La Asociación Sancho Ramírez presenta alegaciones para que el monasterio de las Benedictinas sea declarado BIC
En el escrito de alegación, la Asociación Sancho Ramírez señala los graves problemas que presenta la calificación propuesta por la Dirección General de Patrimonio Cultural. La superposición de diferentes regímenes legales de protección y de medidas de tutela en ocasiones contradictorias genera una maraña jurídica que no garantiza la conservación integral del monumento.

La Asociación Sancho Ramírez de Jaca ha presentado alegaciones a la resolución provisional de la Dirección General de Patrimonio Cultural del Gobierno de Aragón que propone declarar el Monasterio de Santa Cruz como Bien Catalogado del Patrimonio Cultural Aragonés, en lugar de Bien de Interés Cultural (BIC), la máxima figura de protección patrimonial.
El escrito, registrado el pasado 9 de marzo, responde a la resolución emitida el 27 de enero de 2026 y defiende que el conjunto monástico reúne méritos suficientes para obtener el mayor nivel de reconocimiento y protección.
La solicitud de declaración como BIC se remonta al pasado año, tras la salida de la comunidad benedictina de Jaca en mayo de 2025 hacia el monasterio de Alba de Tormes. La marcha de las conocidas como ‘Benitas’ dejó sin concretar un plan de conservación para un legado que abarca casi mil años de historia, desde su fundación en torno al año 1070 en Santa Cruz de la Serós hasta su etapa final en Jaca.
Ante esta situación, y ante lo que consideran una falta de actuación clara por parte de las administraciones implicadas, la Asociación impulsó la solicitud de protección máxima para el conjunto monástico, destacando su carácter singular. Entre sus valores subrayan su condición de fundación y panteón real, su continuidad histórica como una de las instituciones más longevas de Aragón, su estrecha vinculación con la Jacetania y el importante patrimonio documental, artístico y arquitectónico que alberga.
Alegaciones
Las alegaciones han sido elaboradas con el apoyo de un equipo multidisciplinar formado por expertos en derecho, historia, arqueología de la arquitectura, historia del arte y archivística.

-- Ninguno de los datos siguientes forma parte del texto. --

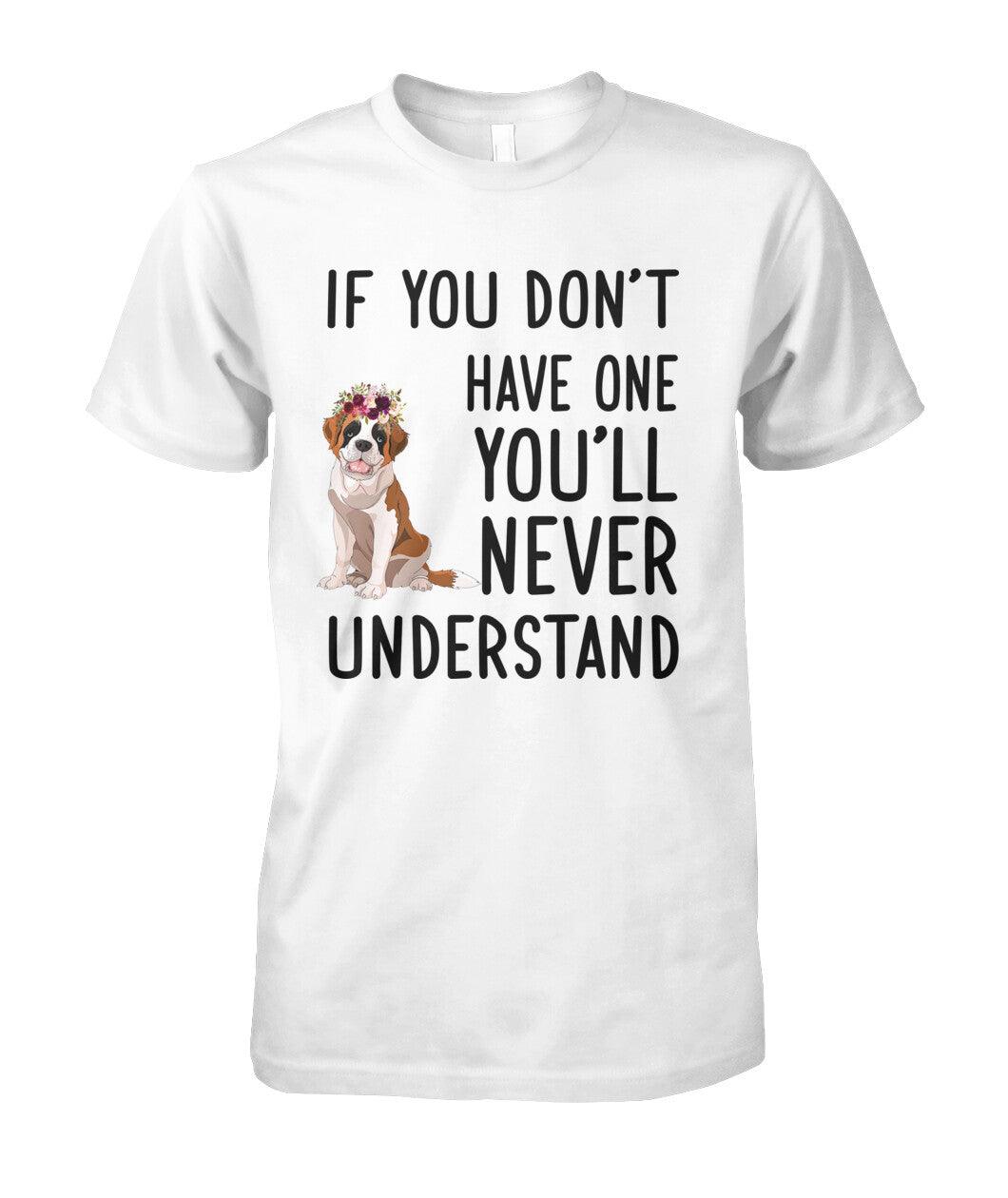 St. Bernard Unisex T Shirt - St. Bernard If You Don't Have One You'll Never Understand Unisex T Shirt - Gift For St. Bernard Lovers, Family, Friends - Amzanimalsgift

Además, se han apoyado en estudios recientes impulsados por la propia comunidad benedictina junto a la Congregación de Santa Hildegarda, que han profundizado en el conocimiento histórico del monasterio.
En el documento presentado, la asociación critica la calificación propuesta por el Gobierno de Aragón al considerar que genera una “maraña jurídica” al superponer distintos regímenes de protección que, en su opinión, no garantizan la conservación integral del conjunto.
Asimismo, cuestiona el informe técnico en el que se basa la resolución, señalando inconsistencias y defendiendo una valoración más amplia que no se limite a los aspectos arquitectónicos. En este sentido, pone el foco en el potencial arqueológico del recinto, el valor excepcional de su archivo y arte mueble, así como en el patrimonio inmaterial asociado a la comunidad monástica.
El escrito incluye también un análisis comparativo con otros monumentos declarados Bien de Interés Cultural, como monasterios, panteones reales o conjuntos arqueológicos. De esta comparación, la asociación concluye que el Real Monasterio de Santa Cruz de la Serós no ha sido valorado de forma adecuada y que reúne condiciones suficientes para ser reconocido con la máxima protección patrimonial en Aragón.
Con estas alegaciones, la Asociación Sancho Ramírez busca que el Gobierno de Aragón reconsidere su propuesta inicial y eleve el grado de protección de un conjunto que consideran clave para la historia de la Jacetania y del conjunto de la comunidad autónoma.